ACTIONS TO TAKE:
a) According to the essay, where did the author stay while in Los Angeles for the 1979 convention?
b) List every person named in the essay by both first and last name, excluding fictional characters.
c) Transcribe the portion of the essay starting at "Martha Thomases: Prometheus" and ending at "precursor to BEA.".

SOURCE PASSAGE:
■ ■ ■ ■
Martha Thomases: Prometheus and the Comic Bookworm
In a seasonal confluence, the movie Prometheus opens today, just as Book Expo America (BEA) ends. In 1979, I saw the first Alien at a screening in Los Angeles at the American Booksellers Association convention, the precursor to BEA.
ABA (as it was known) is the professional convention for the publishing industry. Publishers have booths with which to show their upcoming titles, and booksellers from all over the country come to see what will fill their shelves. It’s a grand event where books are glamorous, authors are rock stars, and librarians are courted. It’s changed over the years – they are even experimenting with letting consumers in this year – but it remains a celebration of ideas and literacy.
It was my first time at ABA, but the man who would be my husband was an old hand. He’d been going since 1963, when he was 12 years old. His father had taken a job with a small bookstore in Minneapolis, which had ambitions to grow and become a national chain. That bookstore was B. Dalton. As a result, my husband was used to attending, and accustomed to being fussed over by publishing houses that wanted to make a good impression on his dad.
By 1979, his dad had long since left B. Dalton, Minneapolis, the United States and the Northern Hemisphere, but John still knew his way around the convention floor. He showed me how to get free books, catalogs, and all sorts of other cool stuff.
One of the cool things we got was a pair of tickets to a movie screening. Alien. The same booth had a graphic novel adaptation by our pals Archie Goodwin and Walter Simonson (which seems to be on the fall list this year as well). I had never been to a movie screening before. I was really excited.
That night, I read the book. It scared me so much that I was unable to sleep. We were staying with my cousin in a tiny little cottage in Laurel Canyon, and every noise from outside sounded like a landing spaceship to me, not a coyote.
We left the convention with plenty of time to get to the theater for the movie. I had very particular ideas about the best place to sit (near the front, in the center of the row). I had to get there early enough so that I would have my choice of seats. I’m still like that. If you’re going to go to the movies with me, you had better be prepared to be at the theater half an hour before showtime.
Once the movie started, for the first 45 minutes or so, I was in heaven. I loved the way the future looked in the film. It was the first time I’d seen a spaceship that looked like people lived in it. There was dirt and grime. People put up New Yorker cartoons. The cast was great, and I especially loved John Hurt, whom I had only previously seen as Caligula in I, Claudius.
■ ■ ■ ■
EXCERPTED DATA:
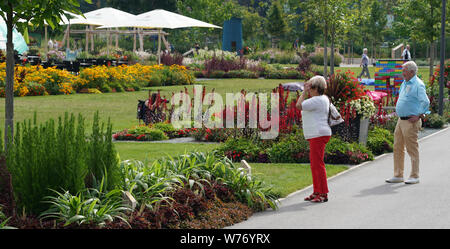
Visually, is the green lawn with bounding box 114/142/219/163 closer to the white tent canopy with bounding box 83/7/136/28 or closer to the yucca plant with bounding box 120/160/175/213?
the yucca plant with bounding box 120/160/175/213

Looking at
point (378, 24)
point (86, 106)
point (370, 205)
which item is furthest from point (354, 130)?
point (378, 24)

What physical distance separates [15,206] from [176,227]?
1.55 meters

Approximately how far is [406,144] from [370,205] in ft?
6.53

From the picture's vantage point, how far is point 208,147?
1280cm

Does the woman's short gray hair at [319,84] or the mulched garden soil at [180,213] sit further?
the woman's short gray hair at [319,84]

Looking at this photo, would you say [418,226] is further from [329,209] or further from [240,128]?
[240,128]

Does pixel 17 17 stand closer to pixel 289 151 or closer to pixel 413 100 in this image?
■ ■ ■ ■
RESPONSES BY TASK:
a) The author stayed with a cousin in a tiny little cottage in Laurel Canyon.

b) Martha Thomases, Archie Goodwin, Walter Simonson, John Hurt

c)
Martha Thomases: Prometheus and the Comic Bookworm
In a seasonal confluence, the movie Prometheus opens today, just as Book Expo America (BEA) ends. In 1979, I saw the first Alien at a screening in Los Angeles at the American Booksellers Association convention, the precursor to BEA.